* What this task involves:
Rewrite every one of the records below with "Towel Rack" changed to "Towel Rail" and all other text left as it is. Omit the pictures from your answer.

* Provided information:

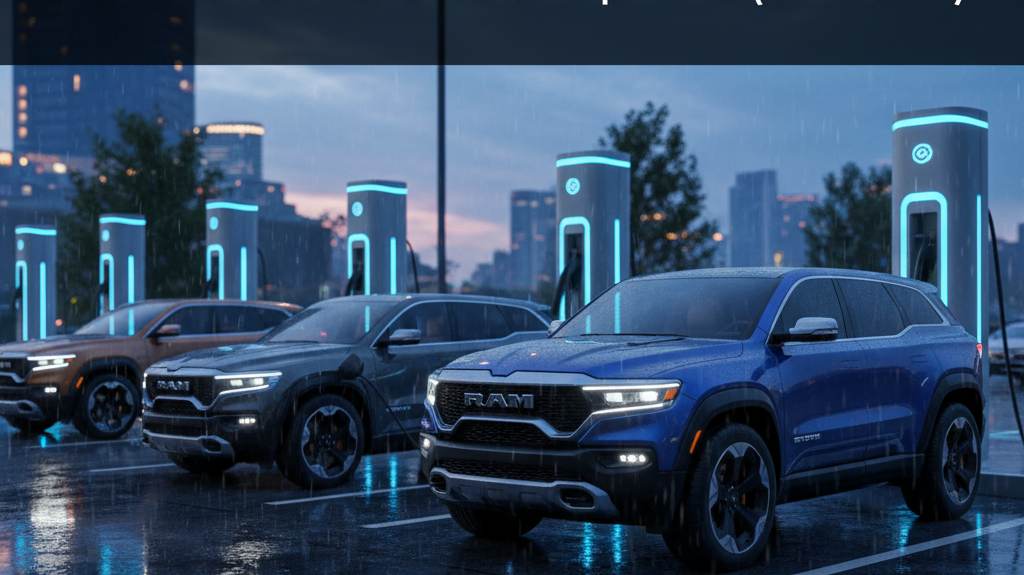 Editorial, photo-realistic HERO for an automotive daily news article titled "Ram Confirms First SUV Development – Daily Car News (2025-11-03)". Depict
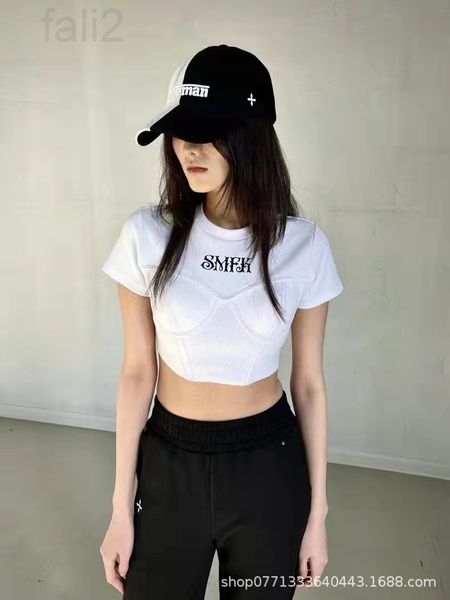 women's t-shirt designer chaopai 22ss early spring new spice girl style breast pad exposed belly button cross locomotive short sleeve t, White
women's t-shirt designer chaopai 22ss early spring new spice girl style breast pad exposed belly button cross locomotive short sleeve t, White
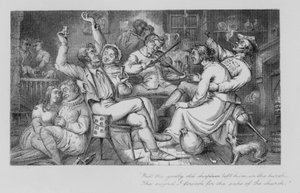 Robert Burns: Jolly Beggars (gravure) door John Moyr (attr.to) Smith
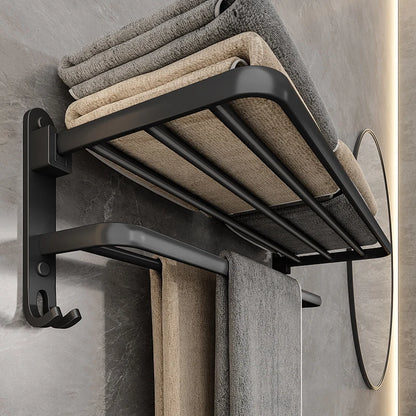 50cm Black - Aluminium Towel Rack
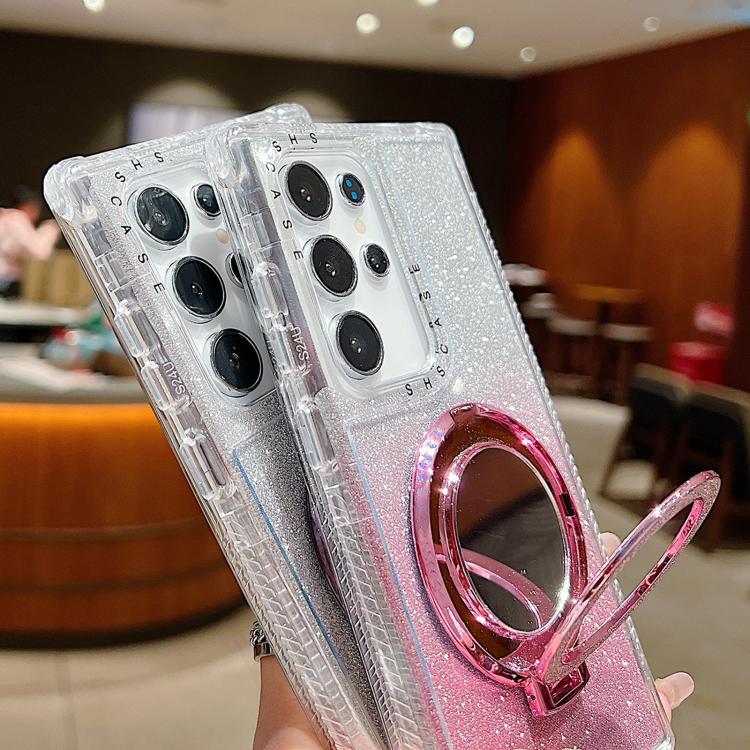 For Samsung Galaxy S22 Ultra Mirror Holder Glitterr MagSafe Phone Case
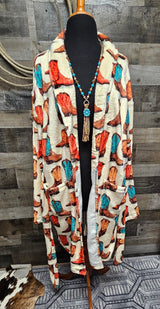 Baha Ranch Got My Boots Western Bath Robe - Baha Ranch Western Wear - Flyclothing LLC
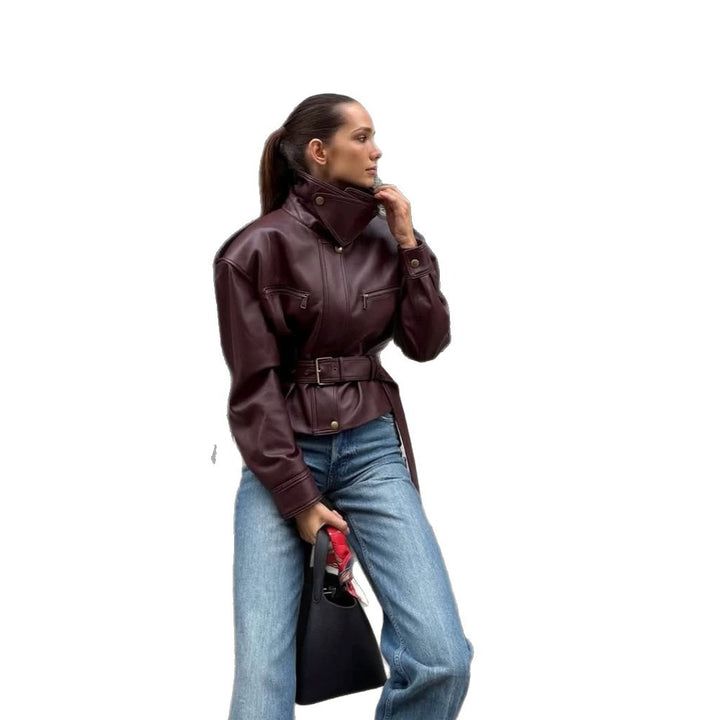 Damen taillierte Lederimitat-Bomberjacke mit hohem Stehkragen und Bindegürtel Drune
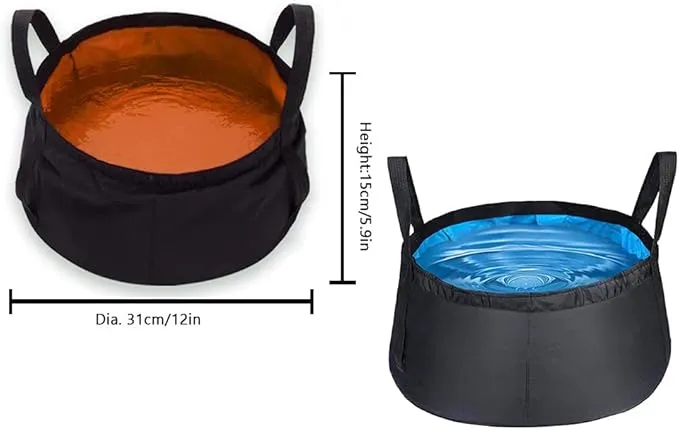 2 Pack Collapsible Bucket with Handle 2 Gallon Portable Camping Wash Basin Folding Water Container for Fishing Beach (Red Blue)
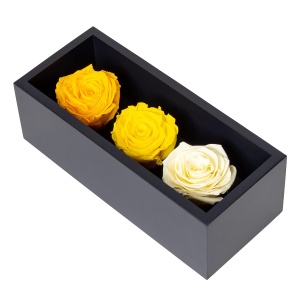 Trandafiri Eterni Forever Roses – Flori Colombiene Autentice, Rezistente Fără Apă sau Lumină, 3 bucati, galbeni - Img 1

* Written response:
 Editorial, photo-realistic HERO for an automotive daily news article titled "Ram Confirms First SUV Development – Daily Car News (2025-11-03)". Depict
 women's t-shirt designer chaopai 22ss early spring new spice girl style breast pad exposed belly button cross locomotive short sleeve t, White
women's t-shirt designer chaopai 22ss early spring new spice girl style breast pad exposed belly button cross locomotive short sleeve t, White
 Robert Burns: Jolly Beggars (gravure) door John Moyr (attr.to) Smith
 50cm Black - Aluminium Towel Rail
 For Samsung Galaxy S22 Ultra Mirror Holder Glitterr MagSafe Phone Case
 Baha Ranch Got My Boots Western Bath Robe - Baha Ranch Western Wear - Flyclothing LLC
 Damen taillierte Lederimitat-Bomberjacke mit hohem Stehkragen und Bindegürtel Drune
 2 Pack Collapsible Bucket with Handle 2 Gallon Portable Camping Wash Basin Folding Water Container for Fishing Beach (Red Blue)
 Trandafiri Eterni Forever Roses – Flori Colombiene Autentice, Rezistente Fără Apă sau Lumină, 3 bucati, galbeni - Img 1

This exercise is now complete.